**Text excerpt**:

╔══

McHenry is not an "aggrieved person" under § 2518(10)(a). The cell phone and GPS data at issue were registered to another subscriber, Tony Brown. Thus, the interception order was not directed at McHenry. Moreover, McHenry was not a party to the intercepted communication as the record shows that "Honey" answered the phone. Finally, the intercepted conversation and data did not occur on his premises. As this court found, and the Eighth Circuit upheld, the cell phone at issue did not belong to McHenry, and he had no legitimate expectation of privacy in the phone or its location. United States v. McHenry, No. 14-203, 2015 WL 2402475, at *5 (D. Minn. May 20, 2015), aff'd United States v. McHenry, 849 F.3d 699, 706 (8th Cir. 2017). Therefore, McHenry is precluded from moving for suppression under § 2518(10)(a). See United States v. Wright, 524 F.2d 1100, 1102 (2d. Cir. 1975); see also Alderman v. United States, 394 U.S. 165, 176 (1969).

╚══

**Dataset content**:
╔══

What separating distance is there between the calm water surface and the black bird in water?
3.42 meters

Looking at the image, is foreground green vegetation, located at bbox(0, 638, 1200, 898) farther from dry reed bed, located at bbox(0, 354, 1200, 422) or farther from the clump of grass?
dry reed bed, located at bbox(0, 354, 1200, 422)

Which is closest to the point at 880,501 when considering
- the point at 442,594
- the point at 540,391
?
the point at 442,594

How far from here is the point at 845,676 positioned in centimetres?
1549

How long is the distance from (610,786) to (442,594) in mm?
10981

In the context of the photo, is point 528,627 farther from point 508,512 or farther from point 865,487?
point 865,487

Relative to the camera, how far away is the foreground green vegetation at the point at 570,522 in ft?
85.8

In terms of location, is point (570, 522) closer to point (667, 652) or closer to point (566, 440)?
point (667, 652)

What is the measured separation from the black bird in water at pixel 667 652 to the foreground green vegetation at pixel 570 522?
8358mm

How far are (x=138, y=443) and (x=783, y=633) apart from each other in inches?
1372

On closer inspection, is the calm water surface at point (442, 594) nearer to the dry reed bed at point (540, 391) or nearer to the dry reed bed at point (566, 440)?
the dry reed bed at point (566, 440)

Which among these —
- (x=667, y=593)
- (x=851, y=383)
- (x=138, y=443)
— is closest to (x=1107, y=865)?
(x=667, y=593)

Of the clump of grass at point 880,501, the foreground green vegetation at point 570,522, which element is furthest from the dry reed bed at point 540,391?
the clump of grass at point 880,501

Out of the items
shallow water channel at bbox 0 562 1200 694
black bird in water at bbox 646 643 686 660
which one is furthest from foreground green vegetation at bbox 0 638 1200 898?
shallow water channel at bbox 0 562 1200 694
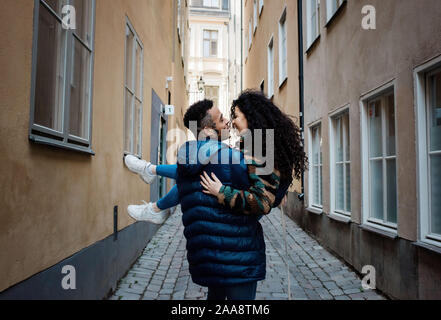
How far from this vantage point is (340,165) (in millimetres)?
6324

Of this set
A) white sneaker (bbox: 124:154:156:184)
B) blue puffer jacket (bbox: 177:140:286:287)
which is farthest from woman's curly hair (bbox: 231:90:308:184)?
white sneaker (bbox: 124:154:156:184)

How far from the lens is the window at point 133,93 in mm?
5191

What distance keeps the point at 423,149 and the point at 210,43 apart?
24903 mm

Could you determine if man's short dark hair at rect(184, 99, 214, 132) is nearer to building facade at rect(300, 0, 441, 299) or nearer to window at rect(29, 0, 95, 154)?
window at rect(29, 0, 95, 154)

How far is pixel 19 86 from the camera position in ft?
6.91

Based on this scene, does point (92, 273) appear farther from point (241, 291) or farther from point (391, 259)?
point (391, 259)

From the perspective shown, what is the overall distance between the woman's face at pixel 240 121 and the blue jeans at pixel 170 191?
425 mm

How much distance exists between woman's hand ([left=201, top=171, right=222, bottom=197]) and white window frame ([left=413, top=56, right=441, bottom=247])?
100.0 inches

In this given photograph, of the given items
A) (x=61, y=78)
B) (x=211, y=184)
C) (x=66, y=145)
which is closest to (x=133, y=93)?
(x=61, y=78)

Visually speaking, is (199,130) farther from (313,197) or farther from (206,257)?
(313,197)

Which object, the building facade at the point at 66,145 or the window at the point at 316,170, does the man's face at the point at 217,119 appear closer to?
the building facade at the point at 66,145

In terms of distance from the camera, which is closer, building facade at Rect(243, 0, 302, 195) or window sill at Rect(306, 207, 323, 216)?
window sill at Rect(306, 207, 323, 216)


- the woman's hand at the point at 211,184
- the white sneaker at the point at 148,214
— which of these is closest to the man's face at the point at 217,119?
the woman's hand at the point at 211,184

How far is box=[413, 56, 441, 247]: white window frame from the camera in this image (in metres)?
3.54
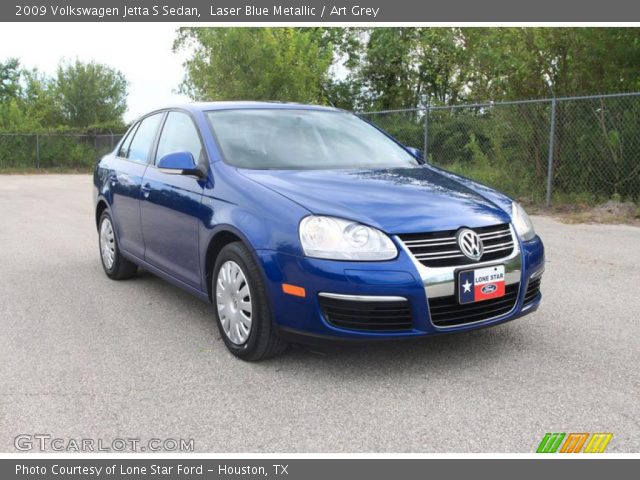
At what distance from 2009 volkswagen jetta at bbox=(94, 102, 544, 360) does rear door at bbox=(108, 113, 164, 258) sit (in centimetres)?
40

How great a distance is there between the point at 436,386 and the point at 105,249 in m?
4.05

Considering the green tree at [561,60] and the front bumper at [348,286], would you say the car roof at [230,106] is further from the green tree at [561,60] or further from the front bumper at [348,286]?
the green tree at [561,60]

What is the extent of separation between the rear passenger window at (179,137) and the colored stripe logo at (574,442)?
2.90 meters

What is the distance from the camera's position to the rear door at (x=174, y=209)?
14.9 feet

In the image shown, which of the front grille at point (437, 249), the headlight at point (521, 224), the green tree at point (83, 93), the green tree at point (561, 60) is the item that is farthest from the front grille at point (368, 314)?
the green tree at point (83, 93)

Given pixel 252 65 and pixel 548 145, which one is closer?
pixel 548 145

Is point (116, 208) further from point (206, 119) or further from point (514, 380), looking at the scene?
point (514, 380)

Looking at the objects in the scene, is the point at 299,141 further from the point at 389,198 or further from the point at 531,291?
the point at 531,291

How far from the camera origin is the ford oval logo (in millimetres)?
3717

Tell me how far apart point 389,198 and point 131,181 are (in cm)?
271

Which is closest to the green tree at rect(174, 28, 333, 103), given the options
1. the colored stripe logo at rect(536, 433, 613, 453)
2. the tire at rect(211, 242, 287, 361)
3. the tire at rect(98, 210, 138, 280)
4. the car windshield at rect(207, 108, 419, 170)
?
the tire at rect(98, 210, 138, 280)

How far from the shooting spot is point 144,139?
5918 millimetres

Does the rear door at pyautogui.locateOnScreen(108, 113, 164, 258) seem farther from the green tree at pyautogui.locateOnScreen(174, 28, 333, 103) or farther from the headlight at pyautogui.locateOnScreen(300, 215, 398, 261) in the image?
the green tree at pyautogui.locateOnScreen(174, 28, 333, 103)

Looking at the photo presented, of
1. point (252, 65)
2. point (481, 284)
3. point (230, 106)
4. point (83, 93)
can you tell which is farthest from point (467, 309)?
point (83, 93)
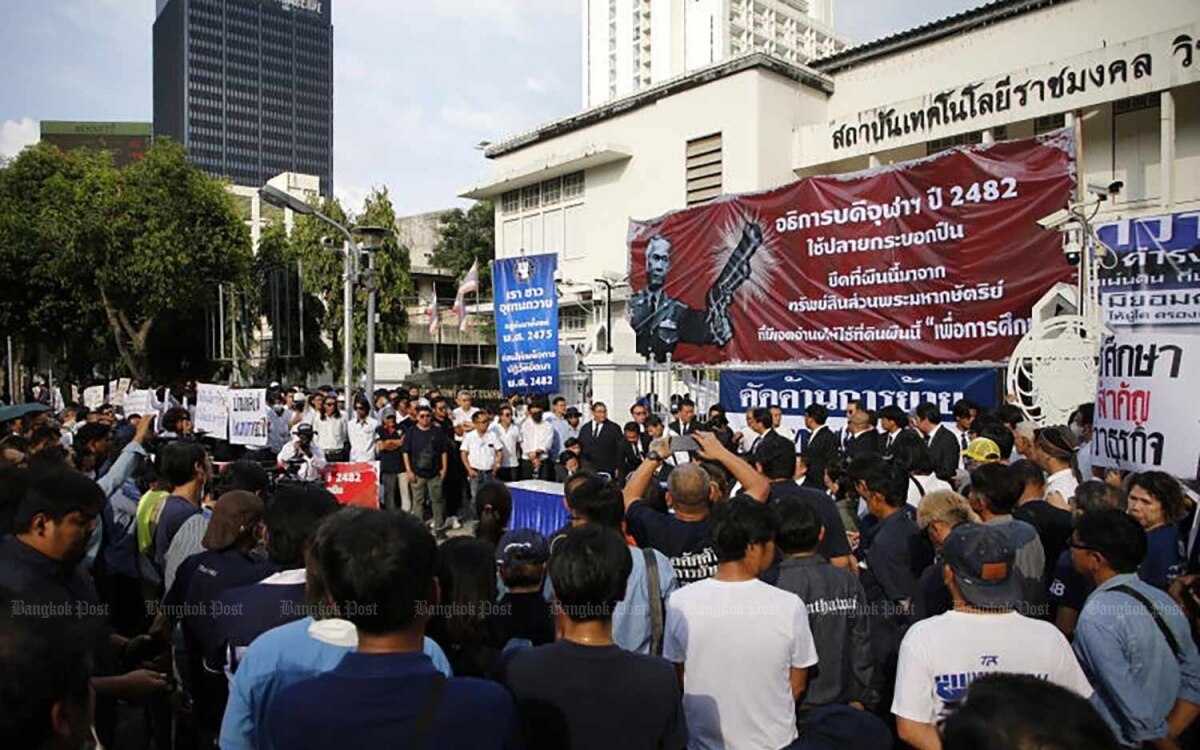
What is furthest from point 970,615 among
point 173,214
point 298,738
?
point 173,214

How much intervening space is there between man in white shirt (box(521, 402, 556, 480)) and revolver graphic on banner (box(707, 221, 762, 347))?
3.90 m

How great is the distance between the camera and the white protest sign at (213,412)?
11328mm

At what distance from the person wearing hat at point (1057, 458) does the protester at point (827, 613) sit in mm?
2370

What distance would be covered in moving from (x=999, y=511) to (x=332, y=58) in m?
209

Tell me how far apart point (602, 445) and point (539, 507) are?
3.16 meters

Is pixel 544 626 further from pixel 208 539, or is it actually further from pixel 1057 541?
pixel 1057 541

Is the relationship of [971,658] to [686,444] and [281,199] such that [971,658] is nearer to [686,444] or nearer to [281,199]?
[686,444]

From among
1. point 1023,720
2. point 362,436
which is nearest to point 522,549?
point 1023,720

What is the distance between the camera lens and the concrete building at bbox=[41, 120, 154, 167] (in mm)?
73062

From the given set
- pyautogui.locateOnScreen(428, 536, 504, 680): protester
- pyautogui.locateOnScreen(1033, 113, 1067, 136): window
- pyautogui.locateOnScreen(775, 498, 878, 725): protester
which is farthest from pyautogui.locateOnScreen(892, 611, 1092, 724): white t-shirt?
pyautogui.locateOnScreen(1033, 113, 1067, 136): window

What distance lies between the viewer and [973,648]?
255cm

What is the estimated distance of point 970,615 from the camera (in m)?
2.61

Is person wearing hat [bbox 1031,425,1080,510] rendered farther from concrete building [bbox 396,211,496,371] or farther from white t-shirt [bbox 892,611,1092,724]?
concrete building [bbox 396,211,496,371]

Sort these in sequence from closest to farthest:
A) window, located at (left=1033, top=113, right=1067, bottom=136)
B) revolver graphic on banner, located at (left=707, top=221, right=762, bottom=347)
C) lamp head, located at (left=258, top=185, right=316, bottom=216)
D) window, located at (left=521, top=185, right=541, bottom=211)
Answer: lamp head, located at (left=258, top=185, right=316, bottom=216)
revolver graphic on banner, located at (left=707, top=221, right=762, bottom=347)
window, located at (left=1033, top=113, right=1067, bottom=136)
window, located at (left=521, top=185, right=541, bottom=211)
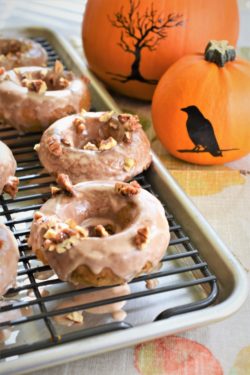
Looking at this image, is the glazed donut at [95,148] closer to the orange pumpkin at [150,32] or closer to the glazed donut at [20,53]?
the orange pumpkin at [150,32]

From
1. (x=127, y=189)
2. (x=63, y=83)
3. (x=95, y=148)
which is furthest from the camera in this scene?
(x=63, y=83)

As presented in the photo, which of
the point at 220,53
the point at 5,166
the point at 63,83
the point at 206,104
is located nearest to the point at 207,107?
the point at 206,104

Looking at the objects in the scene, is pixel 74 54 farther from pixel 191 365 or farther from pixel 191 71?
pixel 191 365

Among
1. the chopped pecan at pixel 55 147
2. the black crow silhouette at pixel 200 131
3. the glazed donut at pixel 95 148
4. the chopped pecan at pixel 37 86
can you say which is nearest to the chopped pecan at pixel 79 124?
the glazed donut at pixel 95 148

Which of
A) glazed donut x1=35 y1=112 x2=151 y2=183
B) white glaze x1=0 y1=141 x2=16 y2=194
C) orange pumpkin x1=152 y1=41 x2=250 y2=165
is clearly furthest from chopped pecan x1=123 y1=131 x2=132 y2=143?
white glaze x1=0 y1=141 x2=16 y2=194

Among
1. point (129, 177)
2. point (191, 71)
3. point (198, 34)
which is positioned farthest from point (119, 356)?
point (198, 34)

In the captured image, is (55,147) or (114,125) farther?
(114,125)

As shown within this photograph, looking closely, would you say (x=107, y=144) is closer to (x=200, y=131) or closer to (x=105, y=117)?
(x=105, y=117)
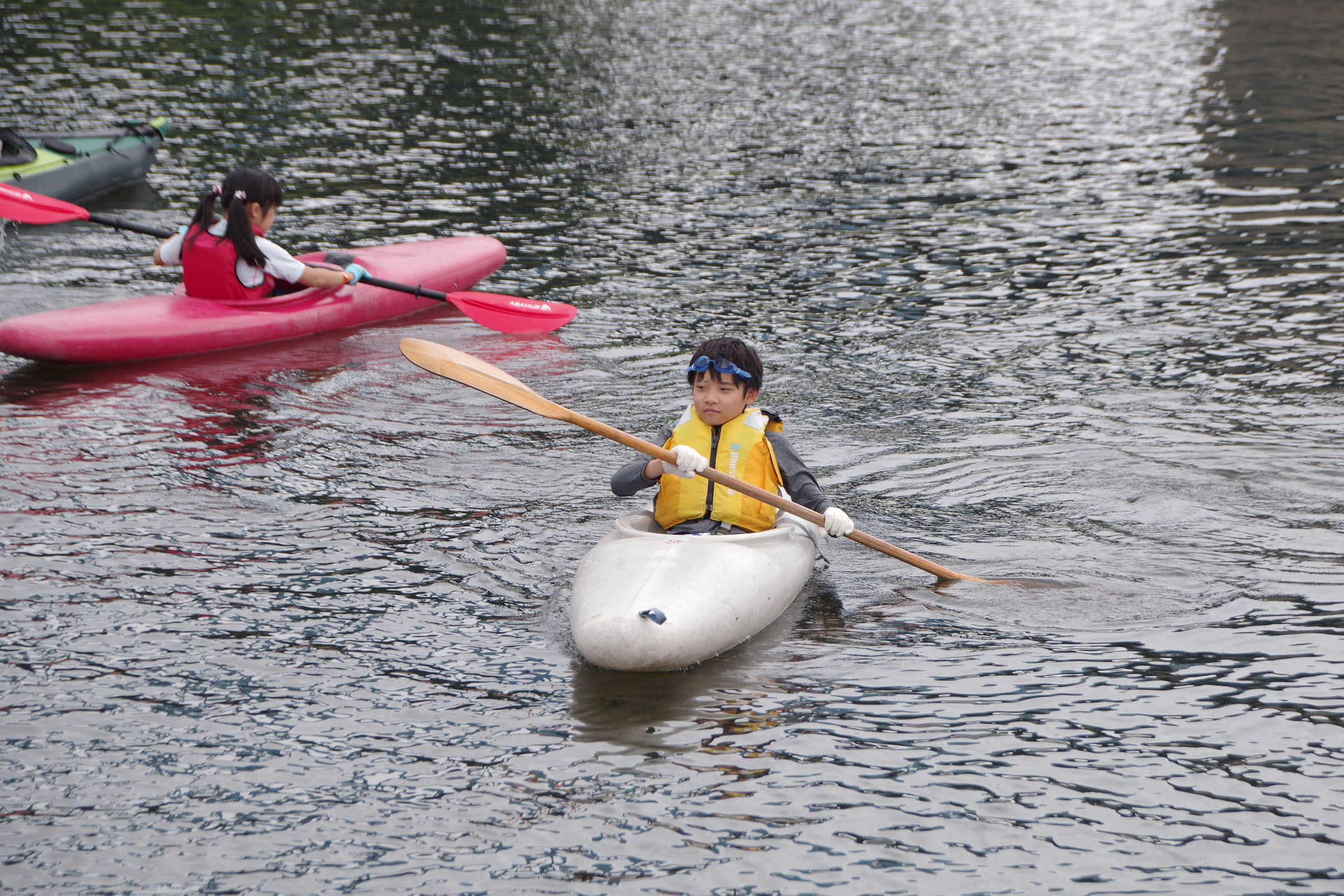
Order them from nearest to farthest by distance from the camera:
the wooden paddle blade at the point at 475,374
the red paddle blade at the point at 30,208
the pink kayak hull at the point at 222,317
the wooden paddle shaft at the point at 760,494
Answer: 1. the wooden paddle shaft at the point at 760,494
2. the wooden paddle blade at the point at 475,374
3. the pink kayak hull at the point at 222,317
4. the red paddle blade at the point at 30,208

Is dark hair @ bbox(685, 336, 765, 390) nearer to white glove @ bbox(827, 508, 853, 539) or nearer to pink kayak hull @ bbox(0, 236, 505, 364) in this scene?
white glove @ bbox(827, 508, 853, 539)

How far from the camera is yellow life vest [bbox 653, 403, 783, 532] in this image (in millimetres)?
5605

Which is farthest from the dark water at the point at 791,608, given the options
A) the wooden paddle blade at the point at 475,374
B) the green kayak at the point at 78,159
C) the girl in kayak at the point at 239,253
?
the wooden paddle blade at the point at 475,374

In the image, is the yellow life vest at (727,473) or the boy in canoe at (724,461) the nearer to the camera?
the boy in canoe at (724,461)

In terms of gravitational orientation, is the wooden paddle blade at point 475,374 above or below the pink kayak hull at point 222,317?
above

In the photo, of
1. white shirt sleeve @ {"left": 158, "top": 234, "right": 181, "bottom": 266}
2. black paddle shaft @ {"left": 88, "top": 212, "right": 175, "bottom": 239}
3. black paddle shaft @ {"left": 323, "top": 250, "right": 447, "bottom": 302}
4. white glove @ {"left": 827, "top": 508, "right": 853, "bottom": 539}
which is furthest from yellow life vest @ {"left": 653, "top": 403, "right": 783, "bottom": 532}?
black paddle shaft @ {"left": 88, "top": 212, "right": 175, "bottom": 239}

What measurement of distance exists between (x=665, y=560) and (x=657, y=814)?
4.17 ft

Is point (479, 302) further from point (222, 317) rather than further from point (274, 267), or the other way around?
point (222, 317)

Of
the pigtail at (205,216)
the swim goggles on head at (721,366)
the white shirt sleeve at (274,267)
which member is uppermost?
the pigtail at (205,216)

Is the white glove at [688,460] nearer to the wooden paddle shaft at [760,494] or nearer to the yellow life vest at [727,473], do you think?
the wooden paddle shaft at [760,494]

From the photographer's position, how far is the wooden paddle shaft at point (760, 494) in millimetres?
5324

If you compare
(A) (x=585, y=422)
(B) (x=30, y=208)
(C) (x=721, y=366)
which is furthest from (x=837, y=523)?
(B) (x=30, y=208)

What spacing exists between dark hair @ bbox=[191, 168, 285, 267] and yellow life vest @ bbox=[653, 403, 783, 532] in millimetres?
4279

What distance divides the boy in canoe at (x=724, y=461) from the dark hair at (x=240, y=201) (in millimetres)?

╚══

**Required work**:
1 - In the court passage about McHenry's motion to suppress, who was the subscriber for the cell phone and GPS data?
2 - Write the next part of the court passage about McHenry's motion to suppress, starting after its final citation.

**Written answers**:
1 - Tony Brown

2 -
Because McHenry lacks standing under § 2518(10)(a) to challenge the interception of the cell phone GPS data at issue, any attempt to argue for suppression on these grounds would likely have failed. As such, McHenry's counsel was not deficient under Strickland for failing to move for suppression under § 2518.

III. Motion to Dismiss

The government has also moved to dismiss McHenry's motion as untimely under 28 U.S.C. § 2255(f)(1). Given that McHenry's motion fails on the merits, as set forth above, the court need not address the government's motion to dismiss.

IV. Certificate of Appealability

To warrant a certificate of appealability, a defendant must make a "substantial showing of the denial of a constitutional right" as required by 28 U.S.C. § 2253(c)(2). A "substantial showing" requires a petitioner to establish that "reasonable jurists" would find the court's assessment of the constitutional claims "debatable or wrong." Slack v. McDaniel, 529 U.S. 473, 483-84 (2000). The court is firmly convinced that McHenry's § 2255 motion is baseless, and that reasonable jurists could not differ on the results. As a result, a certificate of appealability is not warranted.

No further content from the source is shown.